Selected passage>
----

Photo from Norm Evans Seahawks Report

Photo from Norm Evans Seahawks Report

Source: Norm Evans' Seahawk Report, Vol. 4, No. 2, April 19-May 2, 1982
‘82 draft
Seattle makes room for draft helper: Mike McCormack

by Chuck Niemi

It was late afternoon and the Seahawk administration complex faced a setting sun that was casting an amber glow over Lake Washington. Suddenly, a small flock of geese flew by the office windows and the man stopped in mid- sentence, obviously appreciating a new spectacle.

His previously calm, solemn tones turned animated as he exclaimed, “Now that’s something you’re just not going to see back in Baltimore.”

The only birds Mike McCormack saw in Baltimore were vultures and dodos. It wasn’t a pretty picture, but then the birds weren’t too thrilled either.

McCormack would be among the first to tell you that timing is everything. Not just in football, but in life as well. A pair of losing seasons, including last year’s 2-14 disaster, along with same none-too- subtle bits of intervention from a president named Robert Irsay, made the timing right for a move.

For the first time since 1964 when he was selling insurance in Kansas City and moonlighting as a professional scout, Mike McCormack isn’t coaching professional football players. He is the Seahawks’ new director of football operations which, in his words, “. . . is kind of an administrative assistant to John (Thompson) and Jack (Patera).”

In Thompson’s words, “McCormack will oversee all aspects of the football operation, but will not be involved with any coaching decisions. His first duties will be to become familiar with our personnel and the college players eligible for the upcoming draft.”

He will also direct the activities of trainers, equipment staff, game-day operations, training camp and be involved in contract negotiations.

You would have to be naive, crazy or both not to assume that his opinions will be actively solicited on any number of matters. With utmost tact, he says, “It’s just another viewpoint in the overall organization.”

McCormack succeeds current Assistant General Manager Mark Duncan whose intention it is to retire after the 1982 season. Duncan has been with Seattle since Day One, or at least April, 1975. Thompson cited Duncan’s work and background as being invaluable in the Seahawks’ early success. “His input in all phases of the operation put us ahead of where we might have been without him,” the Seattle GM noted.

McCormack is a respected figure in professional football—and is immediately likeable as well. The oft-heard tag, “a player’s coach,” seems to fit. If there is an uncertainty, or precariousness, in his new position, he has either ignored it or refused to accept it.

As a former head coach (Philadelphia Eagles, 1973-76; Baltimore Colts, 1980-81), his opinions were heretofore commands. His opinions now will take the form of recommendations, albeit from a highly valued and knowledgeable source. He’s sensitive to the difference, yet expects no problems. “I think I can do that,” he says. “There’s always going to be second-guessing. That’s just the nature of this business.” One aspect of football that will be missing is the competition, and that’s no small matter for a man who played on six Pro Bowl squads and two NFL championship teams (Cleveland Browns), in addition to a long coaching career.

----

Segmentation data
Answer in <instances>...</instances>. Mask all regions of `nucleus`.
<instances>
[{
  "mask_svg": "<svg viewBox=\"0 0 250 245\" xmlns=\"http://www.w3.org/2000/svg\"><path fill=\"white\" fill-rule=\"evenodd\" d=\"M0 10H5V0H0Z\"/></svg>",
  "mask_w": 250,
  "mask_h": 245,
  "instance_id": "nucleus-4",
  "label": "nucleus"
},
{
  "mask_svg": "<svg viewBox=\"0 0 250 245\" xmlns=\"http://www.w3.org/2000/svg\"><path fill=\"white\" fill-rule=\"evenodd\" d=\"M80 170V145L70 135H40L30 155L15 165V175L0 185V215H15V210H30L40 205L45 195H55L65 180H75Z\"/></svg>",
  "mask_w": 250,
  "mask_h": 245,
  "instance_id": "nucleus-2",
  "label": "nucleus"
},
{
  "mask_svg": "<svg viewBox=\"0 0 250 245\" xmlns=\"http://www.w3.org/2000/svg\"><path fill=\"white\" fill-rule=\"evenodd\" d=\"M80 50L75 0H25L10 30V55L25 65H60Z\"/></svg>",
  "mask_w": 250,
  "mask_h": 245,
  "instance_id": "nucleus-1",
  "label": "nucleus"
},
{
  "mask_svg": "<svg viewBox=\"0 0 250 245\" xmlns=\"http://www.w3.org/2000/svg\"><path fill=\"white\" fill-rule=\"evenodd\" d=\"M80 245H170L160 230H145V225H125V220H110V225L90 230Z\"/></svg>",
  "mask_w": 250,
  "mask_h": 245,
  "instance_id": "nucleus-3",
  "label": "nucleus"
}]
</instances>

----

Task prompt> Rewrite the part of the Mike McCormack article starting at "by Chuck Niemi" and ending at "too thrilled either.", swapping "Baltimore" for "Philadelphia".

Response below>
by Chuck Niemi

It was late afternoon and the Seahawk administration complex faced a setting sun that was casting an amber glow over Lake Washington. Suddenly, a small flock of geese flew by the office windows and the man stopped in mid- sentence, obviously appreciating a new spectacle.

His previously calm, solemn tones turned animated as he exclaimed, “Now that’s something you’re just not going to see back in Philadelphia.”

The only birds Mike McCormack saw in Philadelphia were vultures and dodos. It wasn’t a pretty picture, but then the birds weren’t too thrilled either.